Bitcoin surged past $125,000, driven by strong institutional demand, ETF inflows, and a weak US dollar. Some analysts predict a push to $150,000 as seasonal trends and macro factors support continued growth in the weeks ahead.
Bitcoin’s record price surge is fueled by multiple factors intersecting right now. Institutional demand and massive inflows into spot Bitcoin ETFs have created strong buying momentum. Last week alone, U.S. spot Bitcoin ETFs recorded over $3.24 billion in inflows, marking the second-largest week of inflows since their inception, with BlackRock’s IBIT leading at over $1.8 billion. These inflows, along with limited supply on exchanges and a weakening US dollar amid the ongoing US government shutdown, have significantly contributed to Bitcoin reaching a new all-time high of over $125,500.
As highlighted by deVere Group CEO Nigel Green, Bitcoin’s borderless, scarce, and decentralized nature makes it an attractive alternative to traditional safe havens like gold, especially during geopolitical and macroeconomic turbulence. The government shutdown has largely driven investors to seek refuge in Bitcoin, viewing it as a store of value amid currency devaluation and rising inflation. The combination of these forces, along with traditionally bullish seasonal trends such as “Uptober,” provides a compelling backdrop for the continued climb.

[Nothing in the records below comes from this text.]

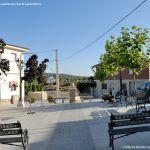 Foto Plaza de la Villa de Redueña 8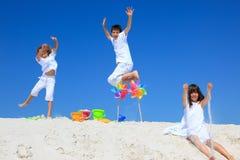儿童轮转焰火沙子 免版税库存照片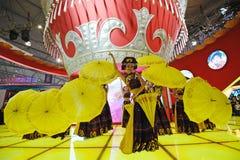 Das chinesische Yi-Mädchentanzen Stockbilder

Analysts believe Bitcoin’s surge above $125,000 is only the beginning. The cryptocurrency is expected to “blast through” this level and head toward $150,000 in the coming weeks. Minor dips to the $108,000 – $118,000 range are viewed as buying opportunities rather than setbacks. Strong ETF inflows, a weakening US dollar, and historical bullish seasonal trends support a continued ascent for Bitcoin throughout October and beyond.
While the current surge is promising, other analysts warn that high profit levels — currently over 99% of Bitcoin supply in profit—could trigger short-term corrections. Historically, when profits reach such levels, markets tend to correct by 3-10%. Data from crypto analytics platforms show that nearly all holders are in profit at around $121,900, indicating a potential for profit-taking and a healthy market reset.

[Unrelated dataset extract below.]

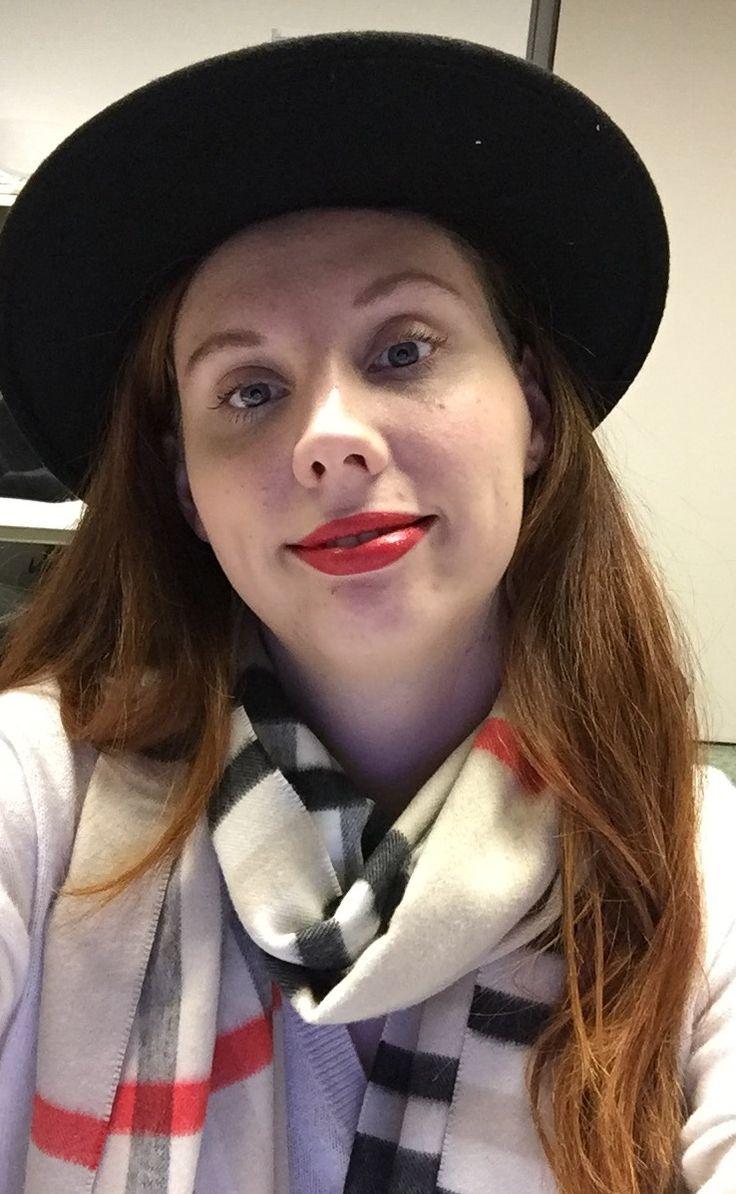 Ich und mein Seeberger- Hut, Lippenstift: MacRed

Market sentiment remains optimistic but cautious, with the Fear and Greed Index at 63, suggesting room for further momentum without reaching euphoria. The robust ETF inflows and a supportive macroeconomic environment indicate strong fundamentals that could sustain gains despite possible corrections.
Many experts believe Bitcoin will continue its upward trajectory. Analysts from institutions like Citi and JPMorgan are forecasting targets around $133,000 to $165,000 by year-end 2025. The inflow of institutional capital, rising retail participation, and macroeconomic uncertainties are likely to sustain Bitcoin’s strength through Q4 and into 2026 — with some projections indicating prices could reach up to $200,000 if adoption accelerates.
The recent surge and sustained inflows reflect increasing institutional confidence, positioning Bitcoin as a leading digital asset in a volatile global economy. While certain risks remain, the overall outlook remains bullish in the near term and beyond.